Recorded data start
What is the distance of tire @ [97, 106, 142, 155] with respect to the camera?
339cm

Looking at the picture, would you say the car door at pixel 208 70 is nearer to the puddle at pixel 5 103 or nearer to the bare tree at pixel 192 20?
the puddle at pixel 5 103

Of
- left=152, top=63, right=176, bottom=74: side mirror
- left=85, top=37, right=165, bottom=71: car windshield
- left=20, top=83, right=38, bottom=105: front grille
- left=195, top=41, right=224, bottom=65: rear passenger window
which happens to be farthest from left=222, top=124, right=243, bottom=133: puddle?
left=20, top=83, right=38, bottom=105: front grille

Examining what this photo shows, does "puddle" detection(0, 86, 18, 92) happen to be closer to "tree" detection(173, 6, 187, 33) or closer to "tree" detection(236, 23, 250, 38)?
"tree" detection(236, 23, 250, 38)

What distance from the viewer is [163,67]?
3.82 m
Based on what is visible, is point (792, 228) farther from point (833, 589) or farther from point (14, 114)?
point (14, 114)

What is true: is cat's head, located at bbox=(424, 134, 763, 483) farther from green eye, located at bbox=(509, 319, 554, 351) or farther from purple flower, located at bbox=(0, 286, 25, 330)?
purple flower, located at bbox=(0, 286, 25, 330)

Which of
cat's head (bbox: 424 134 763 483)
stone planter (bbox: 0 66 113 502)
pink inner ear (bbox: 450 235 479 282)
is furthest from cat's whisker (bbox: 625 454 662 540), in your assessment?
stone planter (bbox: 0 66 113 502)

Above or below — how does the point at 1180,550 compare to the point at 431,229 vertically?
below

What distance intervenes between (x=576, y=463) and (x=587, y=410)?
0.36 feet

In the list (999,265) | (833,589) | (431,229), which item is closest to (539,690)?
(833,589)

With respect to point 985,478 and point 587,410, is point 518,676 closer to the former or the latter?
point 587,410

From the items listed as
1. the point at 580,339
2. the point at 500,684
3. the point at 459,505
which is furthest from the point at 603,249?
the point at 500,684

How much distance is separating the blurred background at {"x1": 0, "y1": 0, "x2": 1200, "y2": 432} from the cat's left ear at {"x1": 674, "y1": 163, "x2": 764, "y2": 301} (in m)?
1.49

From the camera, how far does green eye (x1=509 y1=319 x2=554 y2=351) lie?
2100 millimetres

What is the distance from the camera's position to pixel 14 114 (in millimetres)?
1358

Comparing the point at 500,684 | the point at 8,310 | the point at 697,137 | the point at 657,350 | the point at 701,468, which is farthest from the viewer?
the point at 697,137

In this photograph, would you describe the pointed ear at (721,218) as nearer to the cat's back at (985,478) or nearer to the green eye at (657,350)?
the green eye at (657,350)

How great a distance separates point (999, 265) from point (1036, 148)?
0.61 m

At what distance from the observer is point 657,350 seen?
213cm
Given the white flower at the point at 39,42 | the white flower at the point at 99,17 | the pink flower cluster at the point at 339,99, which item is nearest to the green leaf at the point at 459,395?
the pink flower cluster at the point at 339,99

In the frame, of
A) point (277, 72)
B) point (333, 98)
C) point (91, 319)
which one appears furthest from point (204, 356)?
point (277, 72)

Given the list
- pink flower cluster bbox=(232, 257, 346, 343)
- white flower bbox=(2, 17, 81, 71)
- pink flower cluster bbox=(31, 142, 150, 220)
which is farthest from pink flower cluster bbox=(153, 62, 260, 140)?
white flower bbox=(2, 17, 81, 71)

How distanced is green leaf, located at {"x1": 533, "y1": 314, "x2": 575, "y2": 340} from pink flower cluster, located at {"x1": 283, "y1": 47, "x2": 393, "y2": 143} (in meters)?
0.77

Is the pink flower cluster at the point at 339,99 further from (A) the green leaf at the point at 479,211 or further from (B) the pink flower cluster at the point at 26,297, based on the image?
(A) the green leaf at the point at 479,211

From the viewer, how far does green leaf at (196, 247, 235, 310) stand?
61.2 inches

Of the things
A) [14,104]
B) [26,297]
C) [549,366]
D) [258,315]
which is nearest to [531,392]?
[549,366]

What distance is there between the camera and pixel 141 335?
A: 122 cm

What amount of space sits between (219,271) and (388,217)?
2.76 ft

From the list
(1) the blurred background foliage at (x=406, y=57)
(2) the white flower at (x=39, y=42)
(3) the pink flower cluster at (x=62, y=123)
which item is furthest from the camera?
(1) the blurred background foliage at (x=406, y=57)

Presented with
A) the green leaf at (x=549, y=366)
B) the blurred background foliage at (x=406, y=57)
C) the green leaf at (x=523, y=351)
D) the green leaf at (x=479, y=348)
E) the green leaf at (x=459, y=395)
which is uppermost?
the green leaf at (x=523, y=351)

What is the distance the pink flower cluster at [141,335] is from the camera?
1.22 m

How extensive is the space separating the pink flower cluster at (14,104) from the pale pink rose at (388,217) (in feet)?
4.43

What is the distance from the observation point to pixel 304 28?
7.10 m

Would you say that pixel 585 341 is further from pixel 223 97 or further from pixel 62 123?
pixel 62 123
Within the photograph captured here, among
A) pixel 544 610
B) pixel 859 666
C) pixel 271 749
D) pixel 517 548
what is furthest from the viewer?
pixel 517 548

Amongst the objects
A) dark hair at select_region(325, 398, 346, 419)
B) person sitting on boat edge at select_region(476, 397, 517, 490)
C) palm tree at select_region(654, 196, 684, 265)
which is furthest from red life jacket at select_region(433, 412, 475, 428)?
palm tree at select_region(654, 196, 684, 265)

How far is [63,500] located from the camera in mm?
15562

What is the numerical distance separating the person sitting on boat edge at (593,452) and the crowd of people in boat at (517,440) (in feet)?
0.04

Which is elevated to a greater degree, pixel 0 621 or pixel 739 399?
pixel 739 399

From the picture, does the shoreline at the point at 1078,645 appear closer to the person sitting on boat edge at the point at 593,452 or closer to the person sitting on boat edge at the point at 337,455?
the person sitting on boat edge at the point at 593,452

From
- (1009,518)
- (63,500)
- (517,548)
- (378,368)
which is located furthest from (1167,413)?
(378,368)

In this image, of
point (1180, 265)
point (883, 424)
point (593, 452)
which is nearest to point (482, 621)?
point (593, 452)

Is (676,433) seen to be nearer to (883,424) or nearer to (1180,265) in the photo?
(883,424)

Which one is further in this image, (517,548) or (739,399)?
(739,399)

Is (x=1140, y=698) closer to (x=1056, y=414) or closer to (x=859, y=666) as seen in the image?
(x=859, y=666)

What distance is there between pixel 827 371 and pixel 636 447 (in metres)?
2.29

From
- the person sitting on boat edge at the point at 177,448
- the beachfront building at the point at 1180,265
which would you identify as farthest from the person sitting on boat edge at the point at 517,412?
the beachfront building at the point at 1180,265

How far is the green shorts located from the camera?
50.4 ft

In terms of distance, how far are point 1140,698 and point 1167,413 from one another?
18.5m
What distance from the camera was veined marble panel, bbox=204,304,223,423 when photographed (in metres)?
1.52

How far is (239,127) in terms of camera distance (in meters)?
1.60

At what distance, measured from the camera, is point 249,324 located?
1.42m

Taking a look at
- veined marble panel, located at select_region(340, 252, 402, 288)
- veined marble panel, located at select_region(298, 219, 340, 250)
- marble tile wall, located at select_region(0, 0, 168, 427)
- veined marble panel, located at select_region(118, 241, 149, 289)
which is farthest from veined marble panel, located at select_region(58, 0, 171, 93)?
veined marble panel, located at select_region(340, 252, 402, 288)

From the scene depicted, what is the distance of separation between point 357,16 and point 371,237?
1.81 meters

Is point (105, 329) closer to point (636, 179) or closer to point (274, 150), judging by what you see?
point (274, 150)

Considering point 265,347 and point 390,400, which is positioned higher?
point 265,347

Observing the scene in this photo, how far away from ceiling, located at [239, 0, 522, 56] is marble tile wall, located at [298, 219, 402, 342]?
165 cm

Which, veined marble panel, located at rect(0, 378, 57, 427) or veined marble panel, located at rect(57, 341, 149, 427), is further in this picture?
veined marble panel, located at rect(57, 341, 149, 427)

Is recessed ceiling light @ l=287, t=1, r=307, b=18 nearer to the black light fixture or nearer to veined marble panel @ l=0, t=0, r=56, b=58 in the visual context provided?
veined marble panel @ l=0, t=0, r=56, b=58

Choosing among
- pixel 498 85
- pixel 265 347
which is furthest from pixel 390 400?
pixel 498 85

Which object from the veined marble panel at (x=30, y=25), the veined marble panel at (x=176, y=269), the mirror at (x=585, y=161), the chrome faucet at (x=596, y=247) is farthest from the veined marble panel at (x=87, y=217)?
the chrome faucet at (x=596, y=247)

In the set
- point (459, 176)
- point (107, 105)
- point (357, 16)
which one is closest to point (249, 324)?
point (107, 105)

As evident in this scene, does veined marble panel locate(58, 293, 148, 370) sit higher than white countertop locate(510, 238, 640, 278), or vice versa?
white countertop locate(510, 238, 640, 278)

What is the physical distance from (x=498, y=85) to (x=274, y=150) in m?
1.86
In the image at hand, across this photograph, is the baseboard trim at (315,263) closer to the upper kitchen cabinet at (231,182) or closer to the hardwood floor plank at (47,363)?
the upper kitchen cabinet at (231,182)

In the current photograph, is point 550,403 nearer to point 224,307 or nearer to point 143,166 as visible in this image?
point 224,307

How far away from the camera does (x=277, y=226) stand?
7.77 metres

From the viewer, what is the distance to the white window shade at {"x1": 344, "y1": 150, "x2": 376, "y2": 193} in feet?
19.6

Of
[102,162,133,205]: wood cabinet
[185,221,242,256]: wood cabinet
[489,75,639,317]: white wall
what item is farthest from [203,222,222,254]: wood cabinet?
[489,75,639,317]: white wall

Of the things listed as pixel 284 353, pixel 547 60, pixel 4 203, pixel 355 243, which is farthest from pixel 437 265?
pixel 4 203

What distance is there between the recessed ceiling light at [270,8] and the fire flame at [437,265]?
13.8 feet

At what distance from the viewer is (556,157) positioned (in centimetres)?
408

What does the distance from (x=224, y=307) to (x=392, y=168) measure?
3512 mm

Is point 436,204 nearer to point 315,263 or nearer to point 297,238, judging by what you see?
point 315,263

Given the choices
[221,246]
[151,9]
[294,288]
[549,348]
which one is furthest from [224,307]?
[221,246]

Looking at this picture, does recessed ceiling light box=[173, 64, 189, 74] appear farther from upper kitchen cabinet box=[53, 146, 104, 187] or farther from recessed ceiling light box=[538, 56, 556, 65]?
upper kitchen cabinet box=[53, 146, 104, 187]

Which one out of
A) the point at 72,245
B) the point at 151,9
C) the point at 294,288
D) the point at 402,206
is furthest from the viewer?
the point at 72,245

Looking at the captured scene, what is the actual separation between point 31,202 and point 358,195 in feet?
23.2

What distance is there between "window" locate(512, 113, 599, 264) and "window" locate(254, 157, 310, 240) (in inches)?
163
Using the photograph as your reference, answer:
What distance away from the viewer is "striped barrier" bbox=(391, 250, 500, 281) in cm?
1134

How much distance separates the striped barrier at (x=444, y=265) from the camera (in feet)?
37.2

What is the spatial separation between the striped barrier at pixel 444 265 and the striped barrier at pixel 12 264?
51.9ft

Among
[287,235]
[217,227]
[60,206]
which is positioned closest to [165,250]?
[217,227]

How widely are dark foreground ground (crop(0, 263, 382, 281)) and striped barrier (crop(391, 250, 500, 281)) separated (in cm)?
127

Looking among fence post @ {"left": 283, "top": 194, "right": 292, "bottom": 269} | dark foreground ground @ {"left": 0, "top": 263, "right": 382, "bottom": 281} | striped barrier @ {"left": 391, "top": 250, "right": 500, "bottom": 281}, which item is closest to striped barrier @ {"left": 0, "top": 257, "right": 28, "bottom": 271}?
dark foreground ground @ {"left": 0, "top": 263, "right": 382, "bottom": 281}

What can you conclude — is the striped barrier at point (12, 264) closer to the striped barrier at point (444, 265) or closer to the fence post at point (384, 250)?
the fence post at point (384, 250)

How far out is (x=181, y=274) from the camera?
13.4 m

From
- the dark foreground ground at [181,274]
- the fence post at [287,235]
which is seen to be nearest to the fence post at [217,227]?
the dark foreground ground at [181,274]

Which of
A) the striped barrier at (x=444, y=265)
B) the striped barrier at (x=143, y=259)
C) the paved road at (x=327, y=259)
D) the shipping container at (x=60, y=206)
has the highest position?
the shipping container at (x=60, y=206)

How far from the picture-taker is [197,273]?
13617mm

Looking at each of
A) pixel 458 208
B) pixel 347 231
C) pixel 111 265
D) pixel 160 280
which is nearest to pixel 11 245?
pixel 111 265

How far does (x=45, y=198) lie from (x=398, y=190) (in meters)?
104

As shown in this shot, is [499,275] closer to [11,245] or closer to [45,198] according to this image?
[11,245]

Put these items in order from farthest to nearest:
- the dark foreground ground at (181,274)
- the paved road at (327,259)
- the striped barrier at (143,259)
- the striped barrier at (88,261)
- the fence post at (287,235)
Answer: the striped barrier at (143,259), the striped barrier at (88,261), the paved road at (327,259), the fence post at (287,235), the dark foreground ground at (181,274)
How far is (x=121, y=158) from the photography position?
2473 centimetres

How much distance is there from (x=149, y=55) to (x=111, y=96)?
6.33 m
Recorded data end
Find the line with "What can you" in the listing above, then write out that line and each remaining line exactly, with no other text.

What can you conclude — is the striped barrier at point (12, 264) closer to the striped barrier at point (444, 265) or closer to the fence post at point (384, 250)?
the fence post at point (384, 250)

How far out is (x=181, y=274) from the camera?
13.4 m

From
- the dark foreground ground at [181,274]
- the fence post at [287,235]
which is seen to be nearest to the fence post at [217,227]?
the dark foreground ground at [181,274]

Which of
A) the striped barrier at (x=444, y=265)
B) the striped barrier at (x=143, y=259)
C) the paved road at (x=327, y=259)
D) the shipping container at (x=60, y=206)
has the highest position?
the shipping container at (x=60, y=206)

How far from the picture-taker is [197,273]?
13617mm

Looking at each of
A) pixel 458 208
B) pixel 347 231
C) pixel 111 265
D) pixel 160 280
which is nearest to pixel 11 245?
pixel 111 265

How far does (x=45, y=198) lie from (x=398, y=190) (in meters)?
104

As shown in this shot, is [499,275] closer to [11,245] or closer to [45,198] according to this image?
[11,245]

Put these items in order from farthest to nearest:
- the dark foreground ground at (181,274)
- the paved road at (327,259)
- the striped barrier at (143,259)
- the striped barrier at (88,261)
- the fence post at (287,235)
Answer: the striped barrier at (143,259), the striped barrier at (88,261), the paved road at (327,259), the fence post at (287,235), the dark foreground ground at (181,274)
How far is (x=121, y=158) from the photography position?
2473 centimetres

How much distance is there from (x=149, y=55) to (x=111, y=96)?
6.33 m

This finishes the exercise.